Highly Conductive, Transparent, and Antireflective PEDOT:PSS/ITO/Ag/ITO on Parylene-C with Tunable Peak Transmittance

Abstract

Transparent and flexible conductive thin films are critical components in optoelectronics, such as wearable electronics, biosensors, and displays. Traditional transparent electrodes made of a single layer of indium-tin-oxide (ITO), ultrathin metal, graphene or poly-(3, 4-ethylenedioxythiophene)/poly(styrenesulfonate) (PEDOT: PSS) hardly possess the desired combination of high transmittance, low electrical resistivity, mechanical flexibility, and biocompatibility. Although ITO/Ag/ITO multilayer thin films have been studied for solar cell applications, the deposition of high-quality ITO usually requires high-temperature processes incompatible with polymers.
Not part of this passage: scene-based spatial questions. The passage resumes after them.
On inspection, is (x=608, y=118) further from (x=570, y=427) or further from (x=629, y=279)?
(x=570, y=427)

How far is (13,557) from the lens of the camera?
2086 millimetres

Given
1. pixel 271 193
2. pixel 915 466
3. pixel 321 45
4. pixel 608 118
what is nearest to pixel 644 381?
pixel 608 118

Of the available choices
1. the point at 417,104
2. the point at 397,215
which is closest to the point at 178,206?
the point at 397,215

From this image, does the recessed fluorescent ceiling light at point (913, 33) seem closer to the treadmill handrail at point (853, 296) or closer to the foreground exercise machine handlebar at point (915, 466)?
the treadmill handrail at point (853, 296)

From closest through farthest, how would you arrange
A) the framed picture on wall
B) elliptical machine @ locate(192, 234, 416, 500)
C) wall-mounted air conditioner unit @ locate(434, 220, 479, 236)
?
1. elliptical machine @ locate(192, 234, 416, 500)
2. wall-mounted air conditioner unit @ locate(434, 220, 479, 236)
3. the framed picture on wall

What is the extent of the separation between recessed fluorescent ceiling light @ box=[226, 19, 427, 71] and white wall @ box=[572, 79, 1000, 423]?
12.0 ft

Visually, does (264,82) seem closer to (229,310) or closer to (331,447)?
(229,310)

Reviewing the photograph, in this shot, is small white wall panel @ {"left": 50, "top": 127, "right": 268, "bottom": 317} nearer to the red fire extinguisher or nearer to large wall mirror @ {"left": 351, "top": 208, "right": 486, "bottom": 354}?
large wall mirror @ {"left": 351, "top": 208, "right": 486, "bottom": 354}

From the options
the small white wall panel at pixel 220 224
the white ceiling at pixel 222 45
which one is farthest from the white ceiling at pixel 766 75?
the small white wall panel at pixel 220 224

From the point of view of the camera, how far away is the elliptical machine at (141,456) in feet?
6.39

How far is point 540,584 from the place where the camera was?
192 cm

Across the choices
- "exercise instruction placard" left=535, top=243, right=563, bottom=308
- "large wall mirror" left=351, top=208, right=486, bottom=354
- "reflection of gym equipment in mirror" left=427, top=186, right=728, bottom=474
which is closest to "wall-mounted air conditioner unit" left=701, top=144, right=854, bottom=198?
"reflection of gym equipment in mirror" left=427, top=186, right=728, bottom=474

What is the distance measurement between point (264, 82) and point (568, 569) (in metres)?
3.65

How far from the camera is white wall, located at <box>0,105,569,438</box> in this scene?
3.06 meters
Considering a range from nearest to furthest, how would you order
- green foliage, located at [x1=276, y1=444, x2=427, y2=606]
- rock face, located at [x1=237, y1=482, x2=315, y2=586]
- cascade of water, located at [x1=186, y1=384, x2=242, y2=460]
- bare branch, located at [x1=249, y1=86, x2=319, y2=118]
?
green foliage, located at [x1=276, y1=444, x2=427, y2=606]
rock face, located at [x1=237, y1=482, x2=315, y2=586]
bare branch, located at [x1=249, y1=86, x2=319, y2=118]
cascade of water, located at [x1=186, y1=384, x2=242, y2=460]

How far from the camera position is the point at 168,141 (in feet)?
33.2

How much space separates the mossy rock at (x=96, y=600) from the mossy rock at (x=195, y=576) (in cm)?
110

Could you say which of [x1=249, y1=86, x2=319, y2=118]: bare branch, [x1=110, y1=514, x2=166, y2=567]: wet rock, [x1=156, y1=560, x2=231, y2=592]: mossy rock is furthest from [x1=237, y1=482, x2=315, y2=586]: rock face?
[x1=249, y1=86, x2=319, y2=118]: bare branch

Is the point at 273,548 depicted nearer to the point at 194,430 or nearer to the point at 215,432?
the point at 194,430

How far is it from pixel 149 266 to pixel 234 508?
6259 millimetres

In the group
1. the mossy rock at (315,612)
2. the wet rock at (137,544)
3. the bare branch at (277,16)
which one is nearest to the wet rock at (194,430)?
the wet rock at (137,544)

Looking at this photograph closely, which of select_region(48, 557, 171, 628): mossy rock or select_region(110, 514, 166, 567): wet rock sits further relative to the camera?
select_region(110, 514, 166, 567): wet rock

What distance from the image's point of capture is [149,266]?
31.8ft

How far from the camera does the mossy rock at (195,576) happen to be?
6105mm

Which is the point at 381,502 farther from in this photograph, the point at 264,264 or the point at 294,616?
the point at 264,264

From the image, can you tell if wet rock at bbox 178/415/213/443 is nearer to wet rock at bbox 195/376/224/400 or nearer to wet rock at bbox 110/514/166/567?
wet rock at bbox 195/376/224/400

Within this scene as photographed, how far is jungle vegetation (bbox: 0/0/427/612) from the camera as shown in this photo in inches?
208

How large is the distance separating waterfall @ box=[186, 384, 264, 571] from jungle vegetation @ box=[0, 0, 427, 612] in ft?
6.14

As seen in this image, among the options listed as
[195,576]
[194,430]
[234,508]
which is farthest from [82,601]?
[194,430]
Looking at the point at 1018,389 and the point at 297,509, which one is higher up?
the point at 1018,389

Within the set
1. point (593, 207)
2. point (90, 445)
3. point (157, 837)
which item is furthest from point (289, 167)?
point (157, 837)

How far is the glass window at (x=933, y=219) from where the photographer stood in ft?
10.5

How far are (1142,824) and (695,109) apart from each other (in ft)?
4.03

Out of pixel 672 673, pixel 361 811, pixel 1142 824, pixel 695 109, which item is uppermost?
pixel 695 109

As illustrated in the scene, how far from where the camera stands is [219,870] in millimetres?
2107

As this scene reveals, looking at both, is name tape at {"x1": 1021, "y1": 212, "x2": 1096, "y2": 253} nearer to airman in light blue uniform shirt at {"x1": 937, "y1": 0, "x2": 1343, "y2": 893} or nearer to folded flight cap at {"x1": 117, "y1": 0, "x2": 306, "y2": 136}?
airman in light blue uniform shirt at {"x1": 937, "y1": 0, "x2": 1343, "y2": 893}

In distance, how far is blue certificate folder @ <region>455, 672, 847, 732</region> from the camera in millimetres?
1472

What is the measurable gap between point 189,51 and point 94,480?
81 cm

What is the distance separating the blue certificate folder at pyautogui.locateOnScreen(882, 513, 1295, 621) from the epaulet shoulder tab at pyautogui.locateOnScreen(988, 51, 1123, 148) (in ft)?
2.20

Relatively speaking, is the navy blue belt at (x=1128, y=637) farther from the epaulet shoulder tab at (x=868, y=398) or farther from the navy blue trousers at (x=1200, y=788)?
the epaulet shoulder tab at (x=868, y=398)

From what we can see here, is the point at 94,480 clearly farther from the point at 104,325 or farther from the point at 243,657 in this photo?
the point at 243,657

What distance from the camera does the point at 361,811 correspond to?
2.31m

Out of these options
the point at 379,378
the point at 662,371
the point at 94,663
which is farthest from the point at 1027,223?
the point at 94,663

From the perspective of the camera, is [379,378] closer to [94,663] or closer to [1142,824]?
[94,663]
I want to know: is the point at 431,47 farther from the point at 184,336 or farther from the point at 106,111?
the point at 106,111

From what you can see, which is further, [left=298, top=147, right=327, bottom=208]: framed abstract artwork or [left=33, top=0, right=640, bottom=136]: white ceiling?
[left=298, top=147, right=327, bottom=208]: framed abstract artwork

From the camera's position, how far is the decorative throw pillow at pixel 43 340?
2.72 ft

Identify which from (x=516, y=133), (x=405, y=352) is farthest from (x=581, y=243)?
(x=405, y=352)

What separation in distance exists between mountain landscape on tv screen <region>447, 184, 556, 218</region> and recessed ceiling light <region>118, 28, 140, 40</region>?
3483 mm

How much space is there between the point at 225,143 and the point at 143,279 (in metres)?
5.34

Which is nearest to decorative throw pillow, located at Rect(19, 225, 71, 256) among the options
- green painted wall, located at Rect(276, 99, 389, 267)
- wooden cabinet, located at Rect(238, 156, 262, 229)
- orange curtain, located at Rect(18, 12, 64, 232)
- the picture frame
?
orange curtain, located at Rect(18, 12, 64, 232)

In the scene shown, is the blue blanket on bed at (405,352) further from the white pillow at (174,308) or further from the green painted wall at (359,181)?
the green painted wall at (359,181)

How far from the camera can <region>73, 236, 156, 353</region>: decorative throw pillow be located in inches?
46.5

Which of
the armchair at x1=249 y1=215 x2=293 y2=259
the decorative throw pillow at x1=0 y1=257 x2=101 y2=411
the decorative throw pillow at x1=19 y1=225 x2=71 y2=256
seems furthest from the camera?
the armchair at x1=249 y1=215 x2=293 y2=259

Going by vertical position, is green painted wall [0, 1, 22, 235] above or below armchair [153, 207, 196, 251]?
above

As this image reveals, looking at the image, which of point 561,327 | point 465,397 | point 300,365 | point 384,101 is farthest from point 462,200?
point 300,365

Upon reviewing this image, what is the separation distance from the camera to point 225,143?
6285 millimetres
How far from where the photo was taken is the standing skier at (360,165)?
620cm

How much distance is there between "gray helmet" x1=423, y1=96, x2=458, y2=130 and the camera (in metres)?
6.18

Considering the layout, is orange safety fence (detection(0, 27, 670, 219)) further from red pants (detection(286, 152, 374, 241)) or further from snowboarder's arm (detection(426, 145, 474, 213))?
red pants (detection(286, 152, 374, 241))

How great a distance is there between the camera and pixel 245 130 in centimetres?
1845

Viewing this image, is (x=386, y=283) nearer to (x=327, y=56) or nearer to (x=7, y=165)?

In this work, we successfully fabricated an ultra-flexible, conductive, transparent thin film using a PEDOT:PSS/ITO/Ag/ITO multilayer structure on Parylene C at room temperature. Compared to single-layer ITO of an equivalent thickness, the multilayer film exhibited significantly enhanced sheet conductivity, reduced electrochemical impedance, remarkable transmittance, excellent adhesion, and flexibility. The peak transmittance of the combined films can be tailored to a specific wavelength for particular applications, such as optogenetics. Besides Parylene C, our high-quality ITO/Ag films can be deposited on a wide variety of heat-sensitive substrates over large scales.